INPUT RECORDS ::

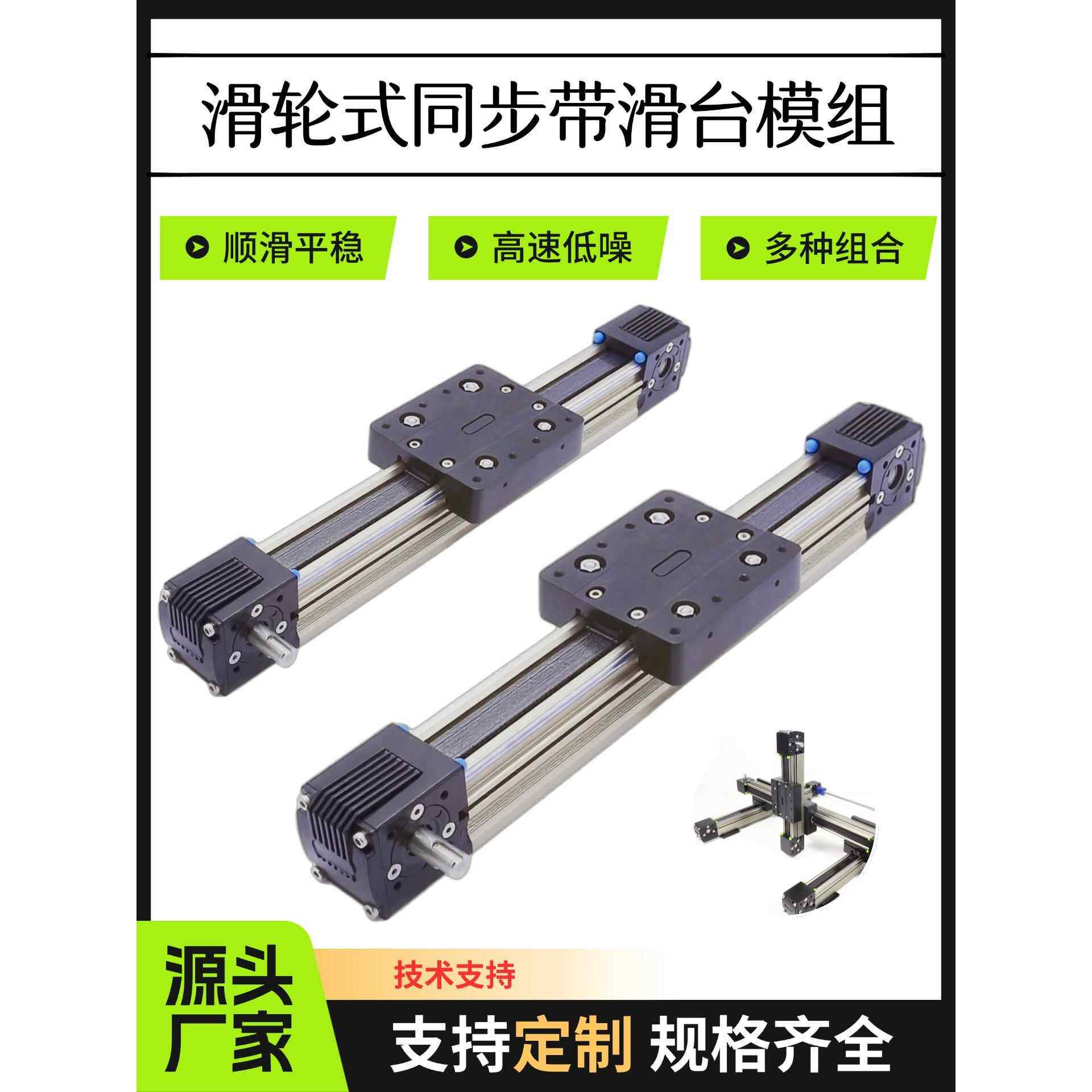 45/60同步带滑台模组皮带线性滑轨数控直线导轨铝型材机械双工位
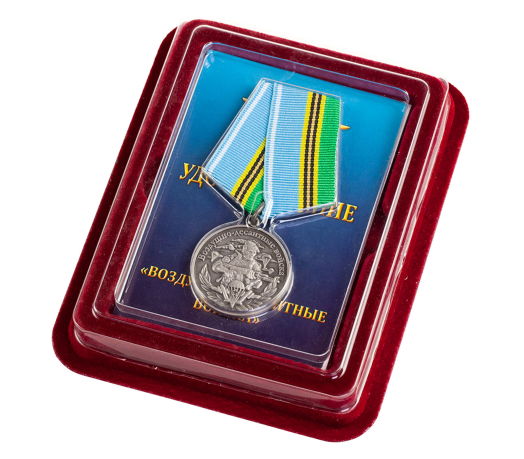 Медаль "Воздушного десанта" в футляре из флока с пластиковой крышкой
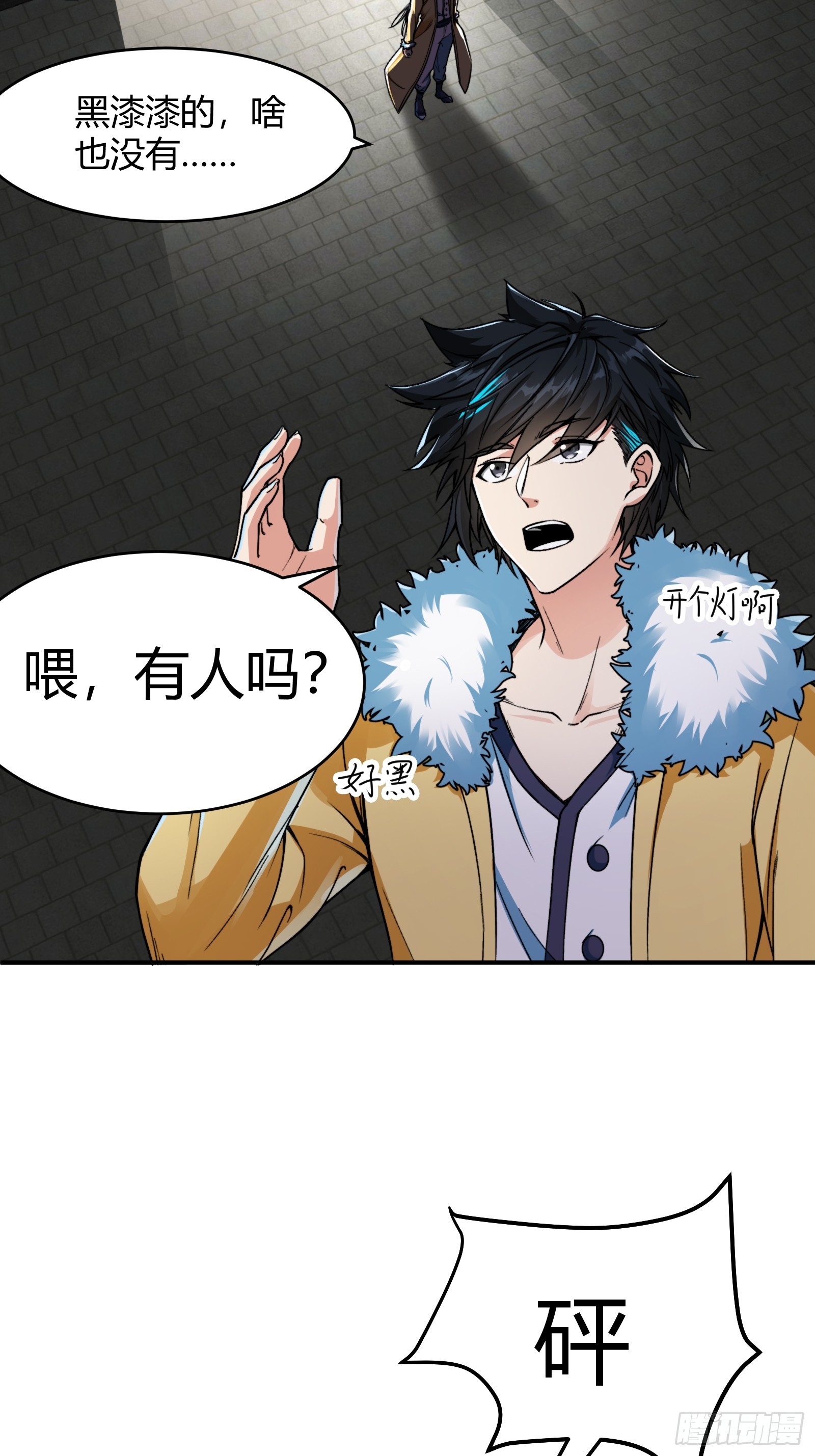 🍕科学修仙，道法登天 008 握住它，就能测出你！ 第14页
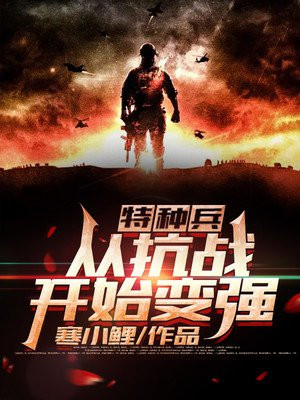 特种兵:从抗战开始变强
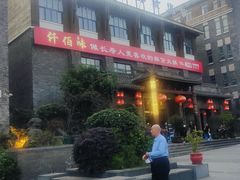 -仟佰味鲜货火锅(中央公园)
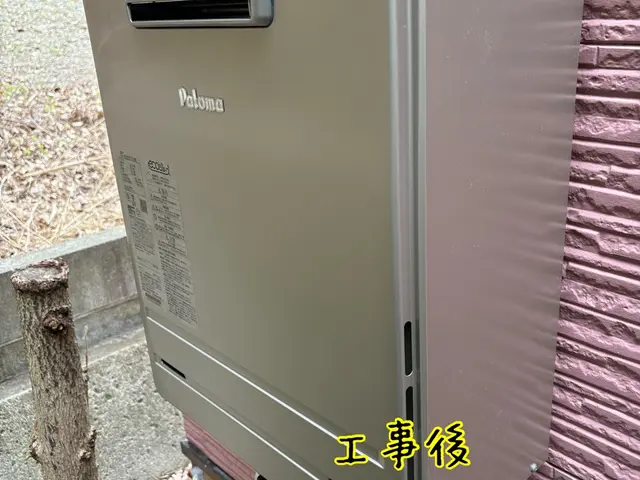 お客様のお力になります！経験と知識を活かして迅速丁寧に作業いたしますサービスの画像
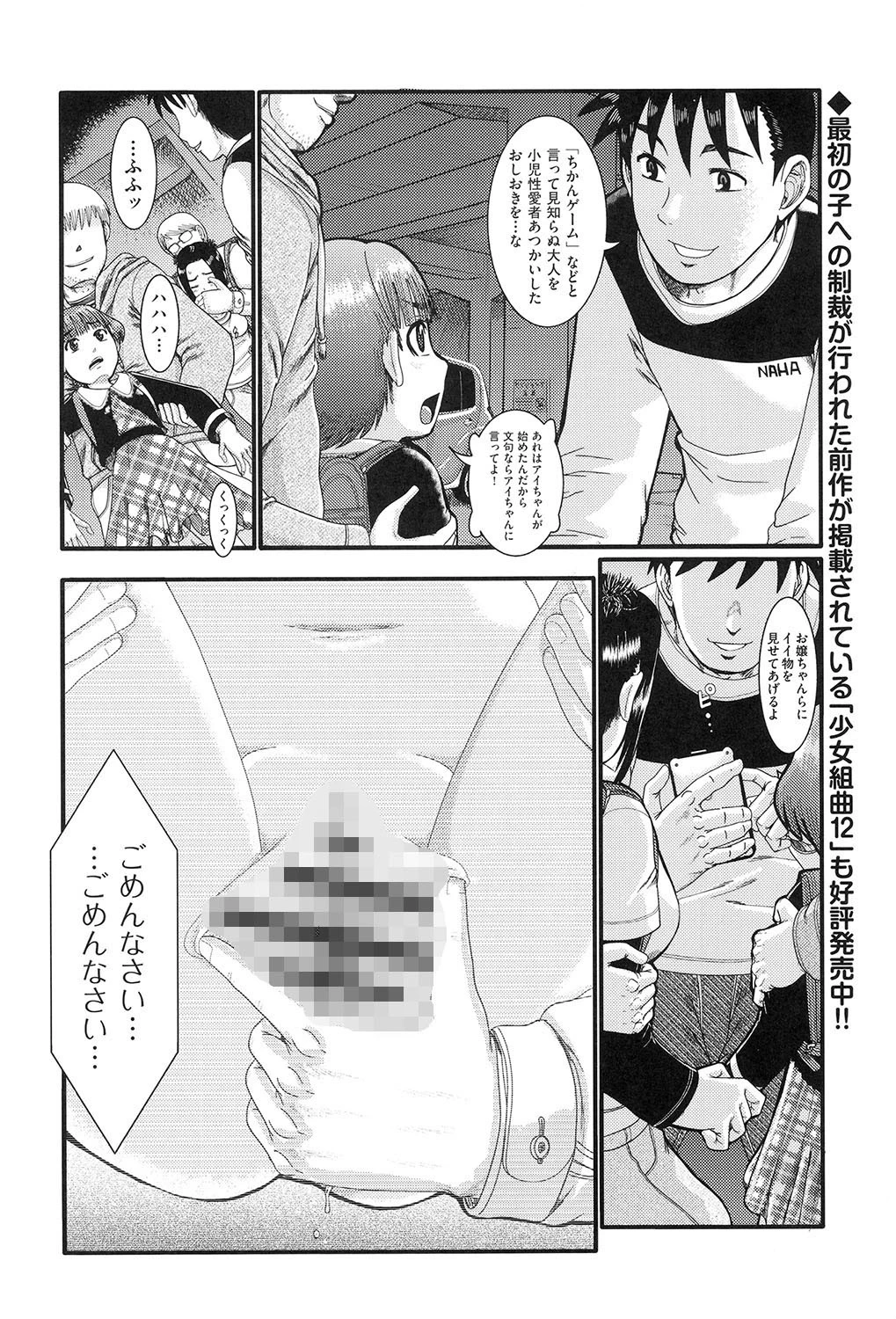 この許し難い子供たちに制裁を（単話） 2ページ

ASSIGNED TASK :: In the data, the line that contains "お客様のお力になります！経験" begins the part to write out; restate it and each line after it word for word through the end, with no pictures.

YOUR SOLUTION ::
 お客様のお力になります！経験と知識を活かして迅速丁寧に作業いたしますサービスの画像
 この許し難い子供たちに制裁を（単話） 2ページ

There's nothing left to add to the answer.